BMJ Clinical Evidence - Burning mouth syndrome
Burning mouth syndrome
Search date February 2007
John Buchanan and Joanna Zakrzewska
INTRODUCTION: Burning mouth syndrome mainly affects women, particularly after the menopause, when its prevalence may be 18–33%.
METHODS AND OUTCOMES:We conducted a systematic review and aimed to answer the following clinical question: What are the effects
of treatments for burning mouth syndrome?
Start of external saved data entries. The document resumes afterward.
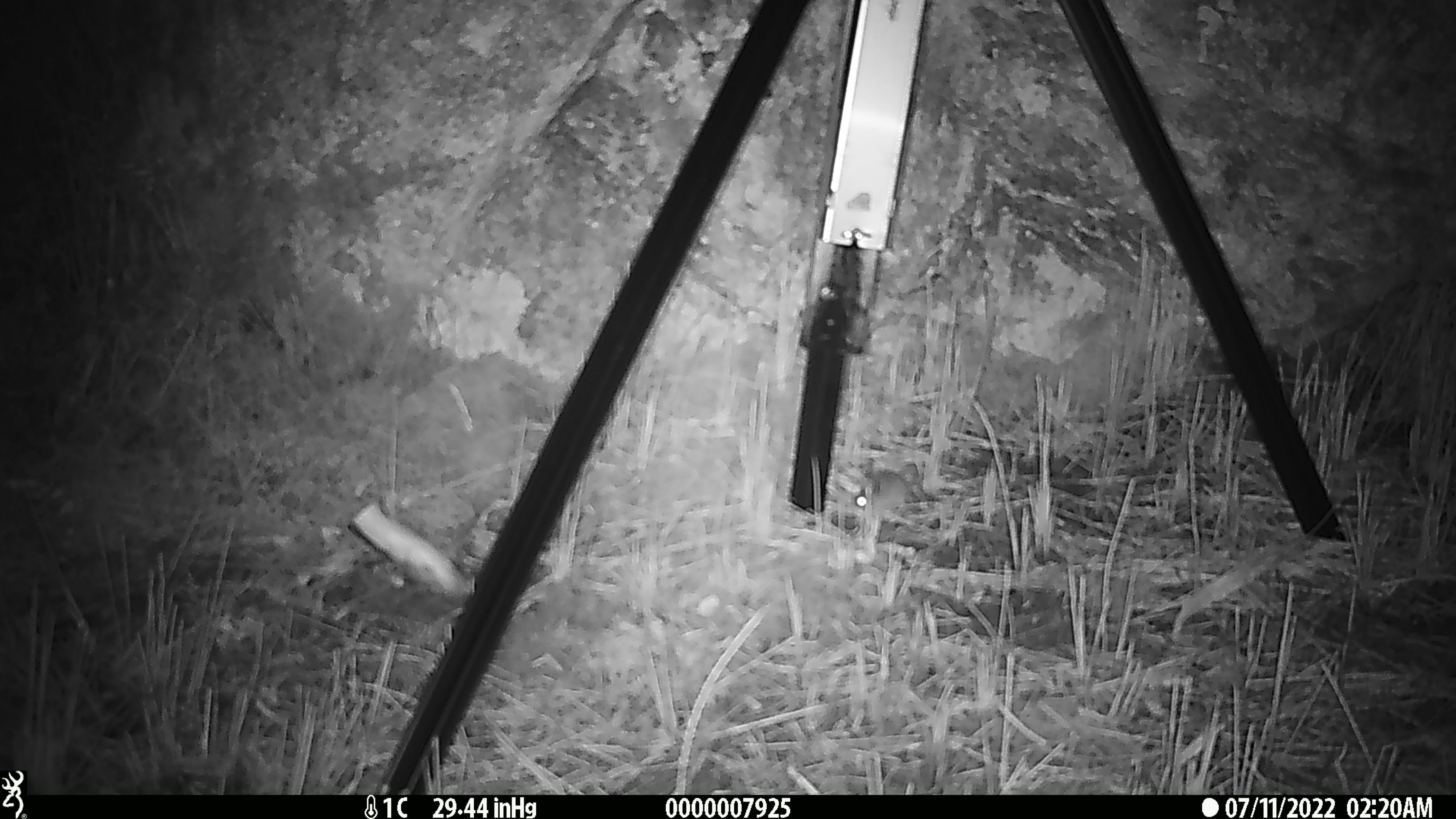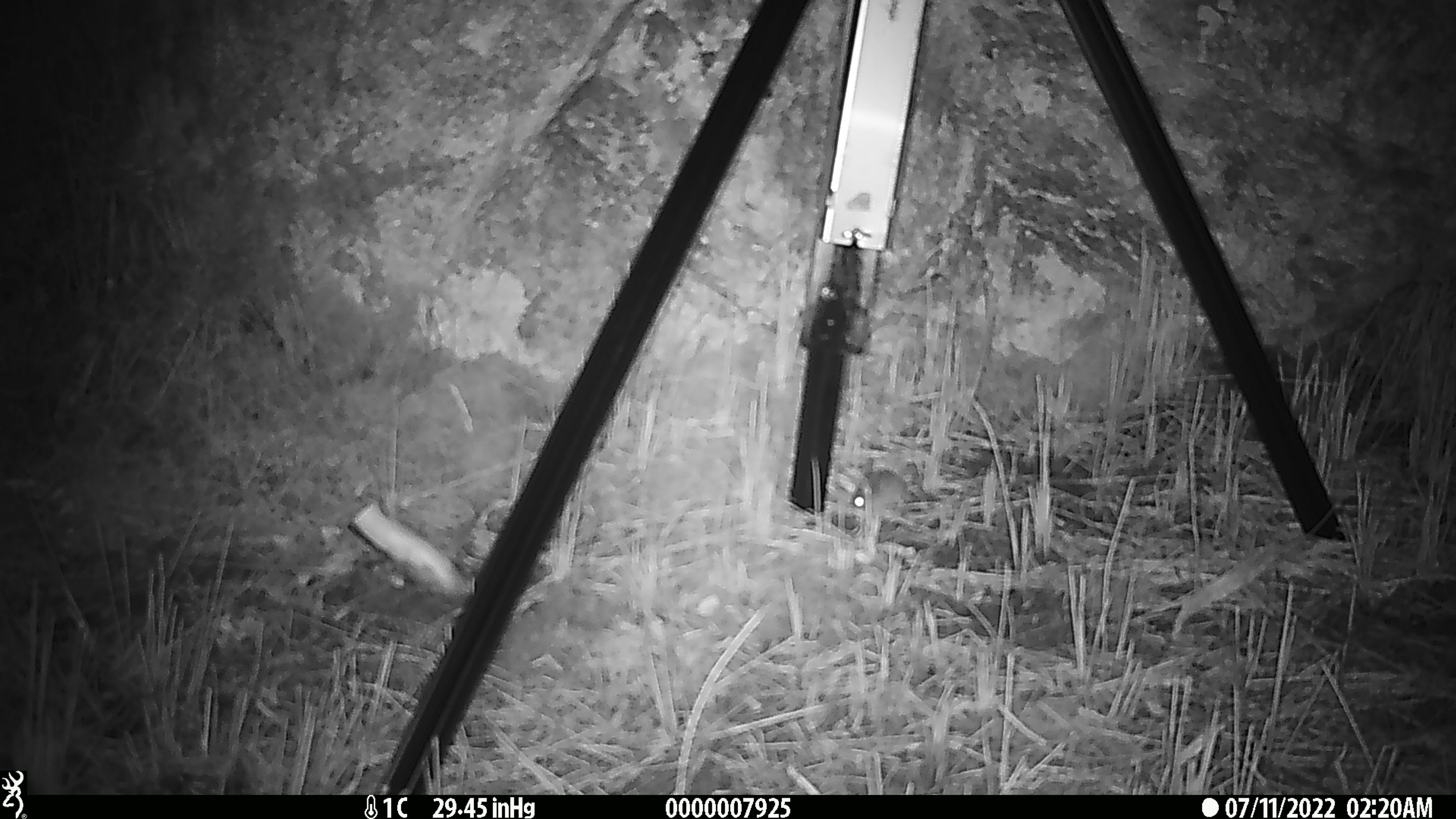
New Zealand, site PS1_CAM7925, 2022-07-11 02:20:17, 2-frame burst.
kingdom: Animalia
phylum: Chordata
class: Mammalia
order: Rodentia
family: Muridae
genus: Mus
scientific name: Mus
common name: mouse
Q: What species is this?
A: Mouse (Mus).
We searched: Medline, Embase, The Cochrane Library, and other important databases up to
February 2007 (BMJ Clinical Evidence reviews are updated periodically, please check our website for the most up-to-date version of this
review).We included harms alerts from relevant organisations such as the US Food and Drug Administration (FDA) and the UK Medicines
and Healthcare products Regulatory Agency (MHRA). RESULTS: We found 12 systematic reviews, RCTs, or observational studies that
met our inclusion criteria.We performed a GRADE evaluation of the quality of evidence for interventions. CONCLUSIONS: In this systematic
review we present information relating to the effectiveness and safety of the following interventions: anaesthetics (local), antidepressants,
benzodiazepines (topical clonazepam), benzydamine hydrochloride, cognitive behavioural therapy (CBT), dietary supplements, and hormone
replacement therapy (HRT) in postmenopausal women.